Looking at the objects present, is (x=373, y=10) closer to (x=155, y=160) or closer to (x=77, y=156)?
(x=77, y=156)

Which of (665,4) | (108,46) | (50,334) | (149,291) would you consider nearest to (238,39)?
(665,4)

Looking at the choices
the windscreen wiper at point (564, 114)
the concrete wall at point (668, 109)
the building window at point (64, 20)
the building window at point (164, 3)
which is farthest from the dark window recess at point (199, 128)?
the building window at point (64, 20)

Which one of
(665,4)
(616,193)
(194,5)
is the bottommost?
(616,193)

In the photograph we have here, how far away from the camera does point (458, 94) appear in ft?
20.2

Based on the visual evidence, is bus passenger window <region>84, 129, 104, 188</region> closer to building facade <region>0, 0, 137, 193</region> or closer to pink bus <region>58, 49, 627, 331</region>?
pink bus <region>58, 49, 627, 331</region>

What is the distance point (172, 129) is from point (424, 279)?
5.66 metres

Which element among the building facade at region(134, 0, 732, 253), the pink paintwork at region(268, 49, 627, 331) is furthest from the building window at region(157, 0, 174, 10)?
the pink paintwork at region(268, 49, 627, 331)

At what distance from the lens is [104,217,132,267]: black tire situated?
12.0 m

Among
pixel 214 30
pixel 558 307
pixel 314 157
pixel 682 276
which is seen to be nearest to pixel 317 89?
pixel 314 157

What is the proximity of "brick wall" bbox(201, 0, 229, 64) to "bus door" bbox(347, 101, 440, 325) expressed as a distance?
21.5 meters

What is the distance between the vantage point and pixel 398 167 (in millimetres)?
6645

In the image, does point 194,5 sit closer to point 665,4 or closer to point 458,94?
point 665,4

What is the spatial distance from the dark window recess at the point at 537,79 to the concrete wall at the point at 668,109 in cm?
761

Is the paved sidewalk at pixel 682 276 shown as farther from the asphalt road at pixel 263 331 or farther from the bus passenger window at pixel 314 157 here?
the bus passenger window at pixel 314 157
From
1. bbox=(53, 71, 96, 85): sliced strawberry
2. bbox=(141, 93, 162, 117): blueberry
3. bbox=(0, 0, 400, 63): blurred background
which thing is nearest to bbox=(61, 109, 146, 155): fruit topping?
::::
Your task is to print the whole listing again exactly.

Looking at the objects present, is (x=373, y=10) closer to (x=155, y=160) or closer to (x=77, y=156)?
(x=77, y=156)

Which of (665,4) | (108,46) | (50,334) | (149,291) would you consider nearest to (238,39)?
(665,4)

Looking at the choices
the windscreen wiper at point (564, 114)
the concrete wall at point (668, 109)
the building window at point (64, 20)
the building window at point (164, 3)
which is farthest from the dark window recess at point (199, 128)?
the building window at point (64, 20)

Which one of
(665,4)
(616,193)
(194,5)
is the bottommost?
(616,193)

In the photograph we have here, how far away from the camera does point (458, 94) appear in ft?
20.2

Based on the visual evidence, is bus passenger window <region>84, 129, 104, 188</region> closer to building facade <region>0, 0, 137, 193</region> or closer to pink bus <region>58, 49, 627, 331</region>?
pink bus <region>58, 49, 627, 331</region>

What is the distance point (172, 129) is from point (424, 279)?
5.66 metres

Which element among the building facade at region(134, 0, 732, 253), the pink paintwork at region(268, 49, 627, 331) is furthest from the building window at region(157, 0, 174, 10)?
the pink paintwork at region(268, 49, 627, 331)

At what distance from the lens is [104,217,132,267]: black tire situated?
12.0 m

Among
pixel 214 30
pixel 558 307
pixel 314 157
pixel 682 276
which is seen to be nearest to pixel 317 89?
pixel 314 157

What is the proximity of "brick wall" bbox(201, 0, 229, 64) to "bus door" bbox(347, 101, 440, 325) expressed as a distance?
21.5 meters

What is the distance between the vantage point and pixel 398 167 (in millimetres)?
6645

In the image, does point 194,5 sit closer to point 665,4 or closer to point 458,94?
point 665,4

What is the spatial distance from the dark window recess at the point at 537,79 to the concrete wall at the point at 668,109 in cm?
761

Is the paved sidewalk at pixel 682 276 shown as farther from the asphalt road at pixel 263 331 or farther from the bus passenger window at pixel 314 157 here?
the bus passenger window at pixel 314 157
From
1. bbox=(53, 71, 96, 85): sliced strawberry
2. bbox=(141, 93, 162, 117): blueberry
3. bbox=(0, 0, 400, 63): blurred background
which thing is nearest to bbox=(61, 109, 146, 155): fruit topping?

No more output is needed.